#### Stored items

============

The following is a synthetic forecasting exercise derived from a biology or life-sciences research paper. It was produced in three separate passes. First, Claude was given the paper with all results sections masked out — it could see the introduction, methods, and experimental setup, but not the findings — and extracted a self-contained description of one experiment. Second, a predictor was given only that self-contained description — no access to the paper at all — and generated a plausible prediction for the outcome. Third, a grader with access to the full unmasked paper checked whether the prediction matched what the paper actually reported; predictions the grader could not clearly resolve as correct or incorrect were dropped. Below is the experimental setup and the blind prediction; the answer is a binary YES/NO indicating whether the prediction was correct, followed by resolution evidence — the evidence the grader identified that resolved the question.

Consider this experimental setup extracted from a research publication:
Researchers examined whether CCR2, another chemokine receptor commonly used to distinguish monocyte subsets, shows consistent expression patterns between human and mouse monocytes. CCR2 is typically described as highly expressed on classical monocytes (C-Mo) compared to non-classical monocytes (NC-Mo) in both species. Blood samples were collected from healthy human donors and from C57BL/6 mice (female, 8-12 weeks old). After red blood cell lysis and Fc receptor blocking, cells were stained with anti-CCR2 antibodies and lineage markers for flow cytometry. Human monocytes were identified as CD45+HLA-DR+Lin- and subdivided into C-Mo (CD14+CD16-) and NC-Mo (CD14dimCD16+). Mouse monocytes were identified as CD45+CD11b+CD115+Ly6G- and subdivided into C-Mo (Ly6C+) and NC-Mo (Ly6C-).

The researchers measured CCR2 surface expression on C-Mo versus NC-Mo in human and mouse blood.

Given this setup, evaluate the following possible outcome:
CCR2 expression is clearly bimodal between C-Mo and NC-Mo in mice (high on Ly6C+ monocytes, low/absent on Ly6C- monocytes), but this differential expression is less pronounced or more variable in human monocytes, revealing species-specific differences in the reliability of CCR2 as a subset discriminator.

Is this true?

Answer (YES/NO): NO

============

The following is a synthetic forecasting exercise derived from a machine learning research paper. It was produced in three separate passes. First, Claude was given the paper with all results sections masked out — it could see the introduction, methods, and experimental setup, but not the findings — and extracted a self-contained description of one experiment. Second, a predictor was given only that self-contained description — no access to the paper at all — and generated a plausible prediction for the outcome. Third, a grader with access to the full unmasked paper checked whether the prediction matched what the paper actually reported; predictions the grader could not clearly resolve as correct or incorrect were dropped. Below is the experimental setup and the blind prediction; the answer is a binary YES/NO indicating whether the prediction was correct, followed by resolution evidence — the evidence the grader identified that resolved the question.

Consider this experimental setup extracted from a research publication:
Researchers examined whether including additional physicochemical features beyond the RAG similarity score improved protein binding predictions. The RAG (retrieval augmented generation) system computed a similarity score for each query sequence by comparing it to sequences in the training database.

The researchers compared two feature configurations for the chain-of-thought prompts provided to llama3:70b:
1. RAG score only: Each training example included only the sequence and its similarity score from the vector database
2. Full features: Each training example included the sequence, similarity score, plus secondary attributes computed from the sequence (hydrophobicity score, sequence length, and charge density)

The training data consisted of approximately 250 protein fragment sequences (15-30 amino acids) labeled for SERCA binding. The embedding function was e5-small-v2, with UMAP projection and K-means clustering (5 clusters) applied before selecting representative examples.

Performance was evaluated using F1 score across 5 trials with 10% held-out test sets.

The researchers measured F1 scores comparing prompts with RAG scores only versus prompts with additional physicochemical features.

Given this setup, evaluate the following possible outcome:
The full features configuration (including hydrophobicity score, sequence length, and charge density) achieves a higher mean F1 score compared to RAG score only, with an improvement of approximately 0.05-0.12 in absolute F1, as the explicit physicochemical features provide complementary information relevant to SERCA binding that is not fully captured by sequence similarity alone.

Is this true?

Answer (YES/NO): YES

============

#### Exercise description
Search the lines above for the string "comparing" and copy each line that has it.

#### Written solution
Researchers examined whether including additional physicochemical features beyond the RAG similarity score improved protein binding predictions. The RAG (retrieval augmented generation) system computed a similarity score for each query sequence by comparing it to sequences in the training database.
The researchers measured F1 scores comparing prompts with RAG scores only versus prompts with additional physicochemical features.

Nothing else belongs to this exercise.